Isn’t it time that we take a step back, and look at the root causes of these imbalances and outcomes to our life style?
The ideal diet is the one that suits “our” body. There are some general rules regarding food consumption that are applicable to all of us. But, as all of us are different by nature, constitution, and choices, one ideal diet may not suit all.
These simple but practical guidelines will help to choose your ideal healthy diet:
- “All raw foods are good, and all cooked foods are bad.” This is not true for all of us. For example, raw sprouts may suit some, while others might get back pain
- Some people are able to tolerate foods that others cannot. For example, one person may easily digest rice while another may digest bread and viceversa.
- Your current health situation.
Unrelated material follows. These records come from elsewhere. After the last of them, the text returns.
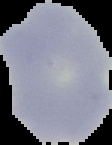

Summary:
  - Image size: 112×145 pixels
  - Image type: cell region segmented out of the field of view; surrounding area masked to black
  - Preparation: thin blood film
  - Result: no Plasmodium parasites detected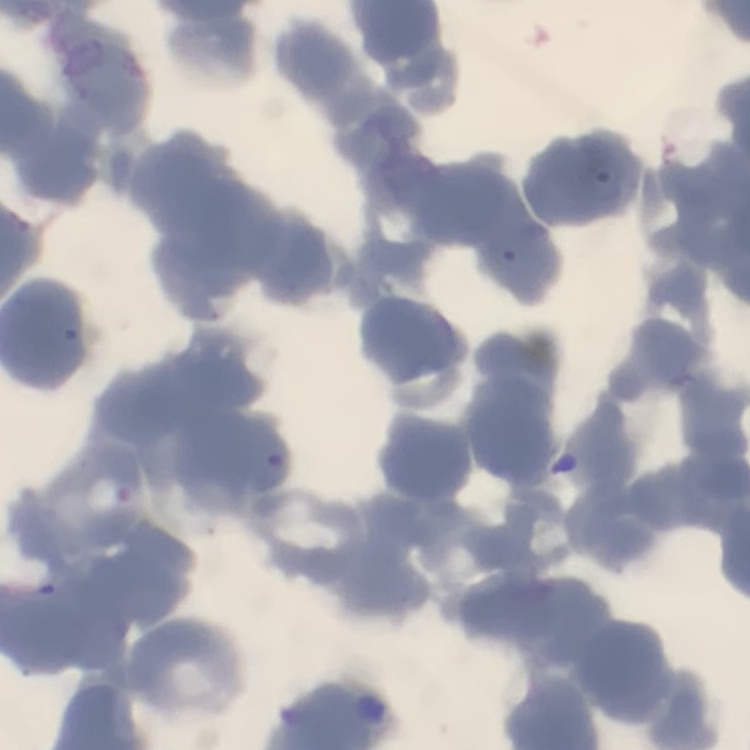

red blood cell morphology = rouleaux formation
stain = Field's or Giemsa
image type = one tile cut from a larger photomicrograph
preparation = thin blood filmAssess this cell for malaria.
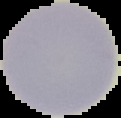
Uninfected.

preparation = thin blood smear
image size = 121×118 pixels
image type = cell region segmented out of the field of view; surrounding area masked to blackIdentify the parasite.
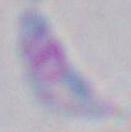

This is Toxoplasma gondii.

Summary:
  - Modality: micrograph
  - Magnification: 1000xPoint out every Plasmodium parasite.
For example, with kidney disease, protein intake might be restricted.
- Look at your general ability to digest different, supposedly healthy foods.
- In order to determine if a particular food is right for you, observe how you feel after eating that food.
- Keep in mind that sometimes you won’t immediately feel the effects of eating a certain kind of food until the next day.
- Repeated signals, in the form of discomfort, pain, heartburn, or stiffness, from the body about a particular food, will make you understand your diet better.
- It may help you to keep a daily food journal of what you eat when you eat, and how you eat. Any discomfort after eating the same day or the next morning should be noted in the journal. Look for similar discomfort with the same food if you eat it again.
Pay attention, and you will begin to notice patterns in the symptoms you experience, and thus you can add or reduce that food item as part of your diet.